Components Used in this Guide

  • Data.read: reads data fom a file or URI.
  • Data.list_directory: lists files in a directory.
  • Data.fetch: fetches data from a web-based resource.
  • Database.connect: connects to a database.
  • S3.list_objects: lists objects in an S3 bucket.

Supported Data Sources

Enso currently supports the following data sources:

  • Excel (both .xls and .xlsx file formats) files.
  • Delimited text files (e.g. CSV, TSV).
  • JSON files.
  • XML files.
  • SQLite databases.
  • PostgreSQL databases.
  • Snowflake databases.

Additional data sources are being added regularly. If you have a specific data source you would like to see supported, please let us know.

Reading Files

Let's start by reading a file into Enso. The most direct way to do this is to drag a file onto the graph editor. If you are working locally, this will automatically create a new Data.read component with the file path as the input. If you are running within Enso Ccloud, the local file will be uploaded to the project data space.

Taking a look over this component it takes three inputs:

Data.read component

  • path: The path to the file you want to read. The path can be a local path (as shown above) or a supported URI. If using a URI, you can currently access the Enso Cloud (via enso://), S3 (via S3://) or web-based resources (either http:// or https://).

  • format: The format of the file you are reading. By default, Enso will automatically detect the format from the file extension (or content type headers if using a web-based resource). However, you can also manually specify the format if needed. More details on formats are below.

  • on_problems: This parameter allows you to control what happens if there are recoverable issues when reading the file. By default, we will attach a warning to the result. However, you can also raise an error or ignore the problems.

If you wish to change the chosen file, click on the path input and either manually enter the new path or URI or select Choose File to browse for a new file.

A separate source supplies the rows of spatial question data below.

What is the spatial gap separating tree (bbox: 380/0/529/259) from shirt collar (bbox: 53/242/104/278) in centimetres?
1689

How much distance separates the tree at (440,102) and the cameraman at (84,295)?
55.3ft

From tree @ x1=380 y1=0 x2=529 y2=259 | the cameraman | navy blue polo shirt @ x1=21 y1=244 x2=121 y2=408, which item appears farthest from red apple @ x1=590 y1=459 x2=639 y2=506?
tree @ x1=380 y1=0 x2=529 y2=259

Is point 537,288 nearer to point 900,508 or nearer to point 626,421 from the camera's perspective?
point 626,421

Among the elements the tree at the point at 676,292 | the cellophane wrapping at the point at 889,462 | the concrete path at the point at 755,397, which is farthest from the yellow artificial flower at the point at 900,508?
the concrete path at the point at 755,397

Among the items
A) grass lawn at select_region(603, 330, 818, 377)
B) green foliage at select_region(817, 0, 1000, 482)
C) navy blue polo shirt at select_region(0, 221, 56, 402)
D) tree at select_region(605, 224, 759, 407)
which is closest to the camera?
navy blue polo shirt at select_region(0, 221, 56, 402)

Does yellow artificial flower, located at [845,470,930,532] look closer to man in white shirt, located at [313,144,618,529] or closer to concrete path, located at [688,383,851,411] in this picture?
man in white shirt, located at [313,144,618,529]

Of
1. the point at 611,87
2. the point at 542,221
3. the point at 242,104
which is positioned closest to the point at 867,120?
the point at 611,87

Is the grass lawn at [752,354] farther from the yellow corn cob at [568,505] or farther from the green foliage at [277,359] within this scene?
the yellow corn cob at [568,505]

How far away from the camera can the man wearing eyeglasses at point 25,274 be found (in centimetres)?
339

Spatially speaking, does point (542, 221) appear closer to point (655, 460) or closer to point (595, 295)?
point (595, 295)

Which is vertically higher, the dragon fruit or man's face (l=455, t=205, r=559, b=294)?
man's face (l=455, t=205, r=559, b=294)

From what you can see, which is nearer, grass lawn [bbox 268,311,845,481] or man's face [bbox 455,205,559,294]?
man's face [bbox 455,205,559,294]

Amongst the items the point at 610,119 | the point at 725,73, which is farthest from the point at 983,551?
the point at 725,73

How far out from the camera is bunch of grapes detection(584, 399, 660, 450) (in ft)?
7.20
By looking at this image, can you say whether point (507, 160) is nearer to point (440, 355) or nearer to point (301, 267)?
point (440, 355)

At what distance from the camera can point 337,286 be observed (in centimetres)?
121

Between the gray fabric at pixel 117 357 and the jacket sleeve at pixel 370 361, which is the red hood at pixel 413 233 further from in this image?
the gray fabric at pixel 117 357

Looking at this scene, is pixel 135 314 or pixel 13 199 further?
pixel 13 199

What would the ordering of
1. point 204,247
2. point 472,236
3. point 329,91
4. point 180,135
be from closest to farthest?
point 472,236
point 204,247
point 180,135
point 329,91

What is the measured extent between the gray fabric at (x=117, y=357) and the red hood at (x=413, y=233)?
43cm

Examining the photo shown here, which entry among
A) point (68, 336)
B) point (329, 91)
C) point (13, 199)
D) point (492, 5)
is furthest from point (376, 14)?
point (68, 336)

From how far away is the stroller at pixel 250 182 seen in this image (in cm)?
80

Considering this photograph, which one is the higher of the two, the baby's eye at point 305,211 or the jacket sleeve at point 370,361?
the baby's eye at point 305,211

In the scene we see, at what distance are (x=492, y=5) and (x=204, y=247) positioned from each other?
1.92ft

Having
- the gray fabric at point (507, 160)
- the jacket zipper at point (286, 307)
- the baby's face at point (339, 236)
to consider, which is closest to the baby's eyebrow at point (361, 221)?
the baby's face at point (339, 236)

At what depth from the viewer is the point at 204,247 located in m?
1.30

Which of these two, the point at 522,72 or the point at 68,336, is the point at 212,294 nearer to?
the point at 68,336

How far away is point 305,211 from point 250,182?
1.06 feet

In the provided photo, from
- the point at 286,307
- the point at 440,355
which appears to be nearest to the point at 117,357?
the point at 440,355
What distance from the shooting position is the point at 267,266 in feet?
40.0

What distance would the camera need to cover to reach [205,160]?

Choose file for Data.read component

File Formats

By default, Enso will attempt to detect the file format you are reading automatically. This is generally done by looking at the file extension (e.g. .csv, .json) or the mime type headers if working from a web-based resource. The table below shows some of the supported extension mapping and the corresponding format:

ExtensionContent-TypeDefault Format
.txt, .logtext/plainPlain_Text_Format.Plain_Text
.csvtext/csvDelimited_Format.Delimited delimiter=','
.tsv, .tabtext/tab-separated-valuesDelimited_Format.Delimited delimiter='\t'
.json, .geojsonapplication/jsonJSON_Format
.xmlapplication/xmlXML_Format
.xls, .xltapplication/vnd.ms-excelExcel_Format.Workbook xls_format=True
.xlsx, .xlsmapplication/vnd.openxmlformats-officedocument.spreadsheetml.sheetExcel_Format.Workbook xls_format=False

If you need to specify the format manually, you can select the required option from the dropdown list for the format argument. This also allows additional parameters to be set as needed. Select Auto Detect from the dropdown to have the default behaviour. Details on the current formats are given below.

Format selection

Bytes

This is an advanced option allowing you to get the raw bytes of the file. The contents will be read to a Vector, which can then be further processed as needed.

Plain Text

The file will be read as plain text. This is useful for reading log files or other text-based files.

Plain text format

The Plain_Text_Format takes a single argument specifying the text's encoding. By default, Enso will attempt to detect the encoding automatically. If the file contains a BOM (byte order mark), this will be used to determine the encoding. Enso will try using the UTF-8 encoding if no BOM is present. If an error is detected, it will fall back to Windows-1252.

JSON